In the short term, I am analyzing archaeobotanical remains recovered from Amedeka to understand changes in the practices of food preparations and consumption at the turn of the 19th century when Amedeka became entangled in the ‘legitimate’ trade. Preliminary analyses show well-preserved macrobotanical remains that suggest increased processing of palm oil which could be connected to changes in ceramic forms and shapes.
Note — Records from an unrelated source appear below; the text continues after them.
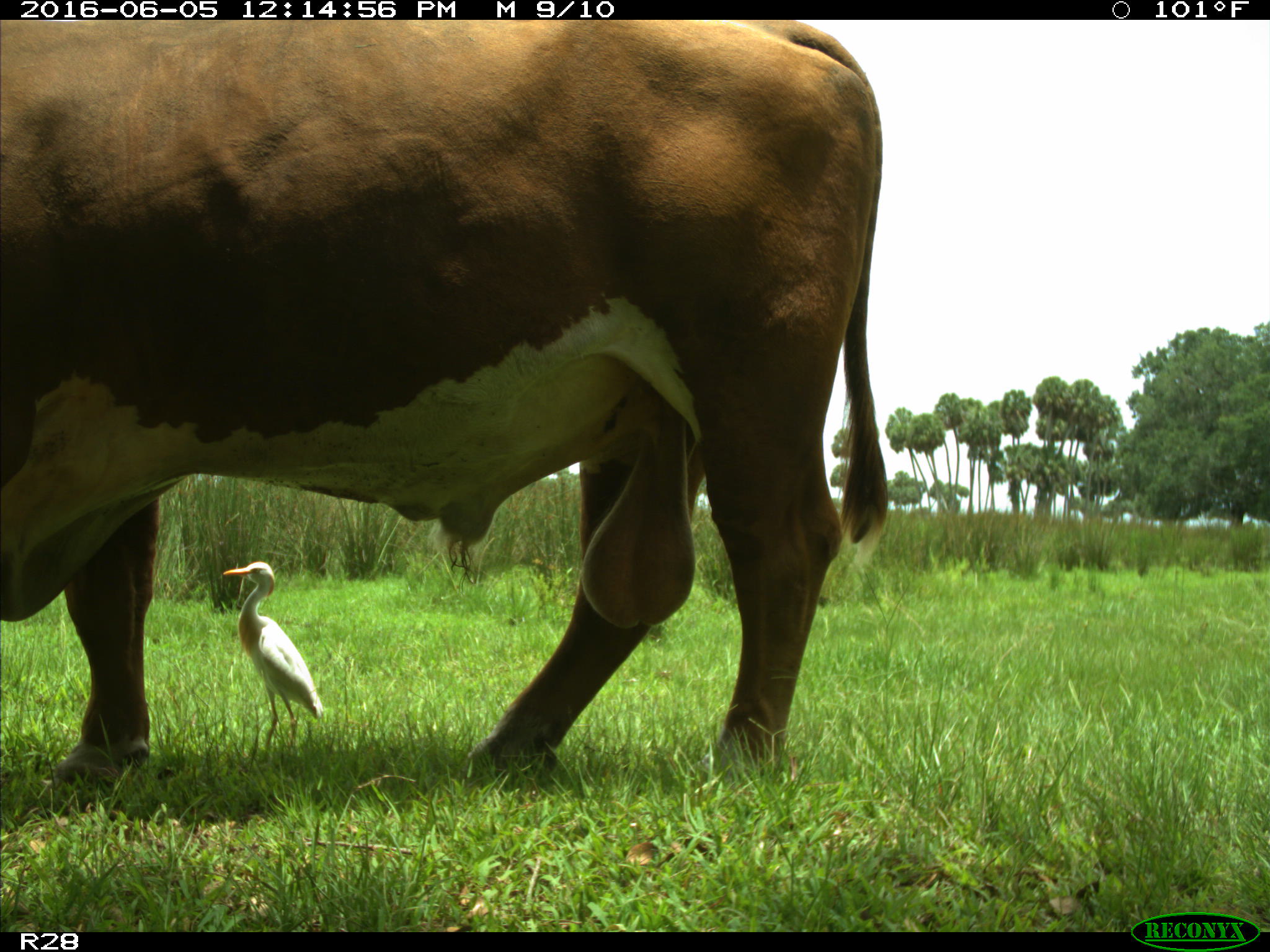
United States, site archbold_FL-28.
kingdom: Animalia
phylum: Chordata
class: Mammalia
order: Artiodactyla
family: Bovidae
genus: Bos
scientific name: Bos taurus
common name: domestic cow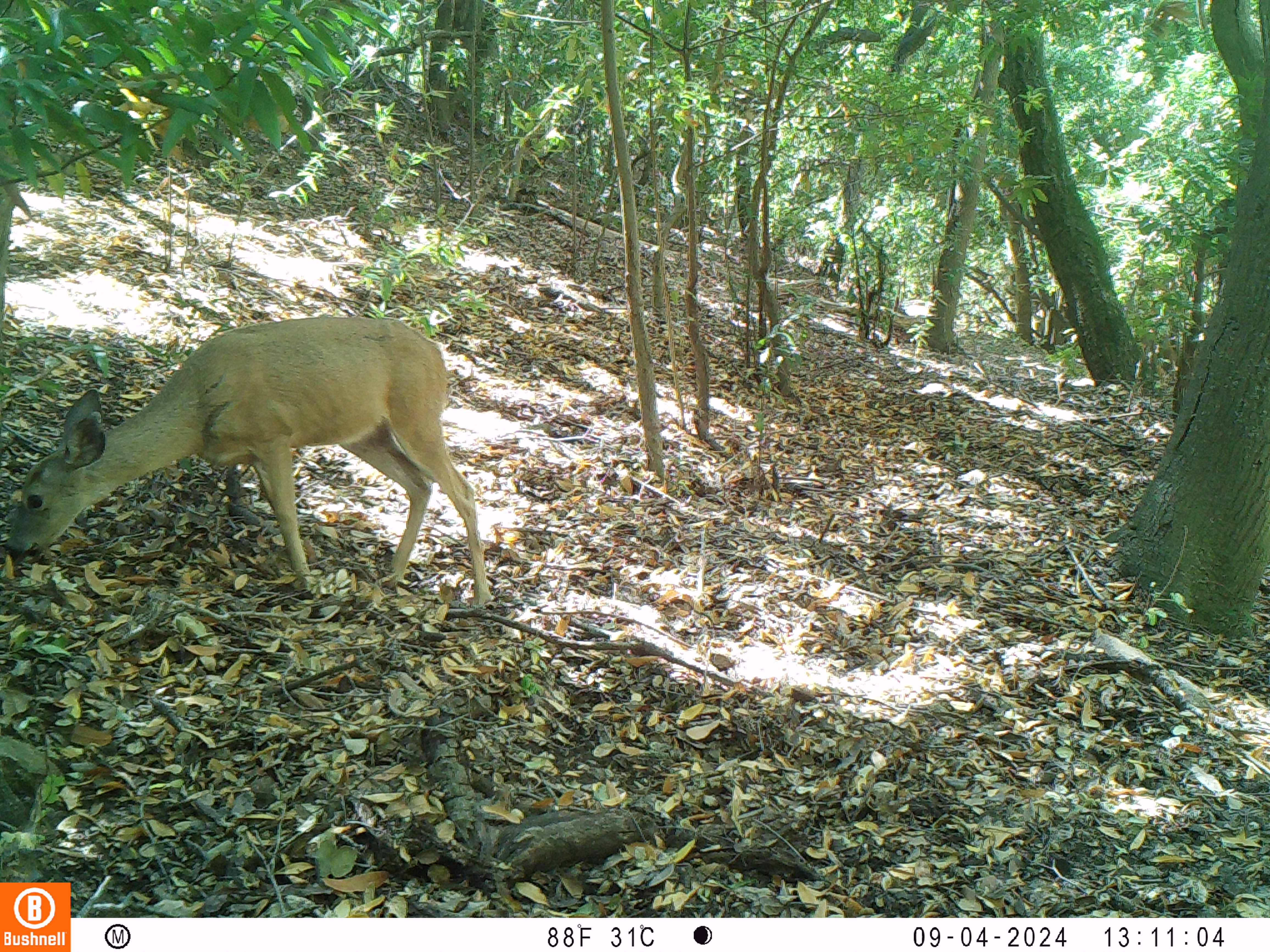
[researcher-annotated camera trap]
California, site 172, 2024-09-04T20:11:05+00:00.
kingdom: Animalia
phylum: Chordata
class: Mammalia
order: Artiodactyla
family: Cervidae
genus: Odocoileus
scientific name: Odocoileus hemionus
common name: mule deer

Daily Life and Domestic Economies in Hinterland Regions of Ghana
This long-term community-based collaborative archaeological research examines how domestic economies of hinterland regions in Ghana responded to the commercial developments in the Atlantic world from the 16th to 20th centuries, a period that encompasses the socioeconomic integration of African economies into the Atlantic trade through to the transitions into the so-called legitimate economies and into formal colonial regimes. I will start this work by expanding excavations at Amedeka and including archaeological data from a broad regional catchment area in the southern region of Ghana. Methodologically, this work will expand the Neutron Activation Analysis database that we have of the southern region combined with other interdisciplinary approaches, to understand how local people negotiated changes in the production, consumption, and exchange patterns at the microlevel of households and community levels.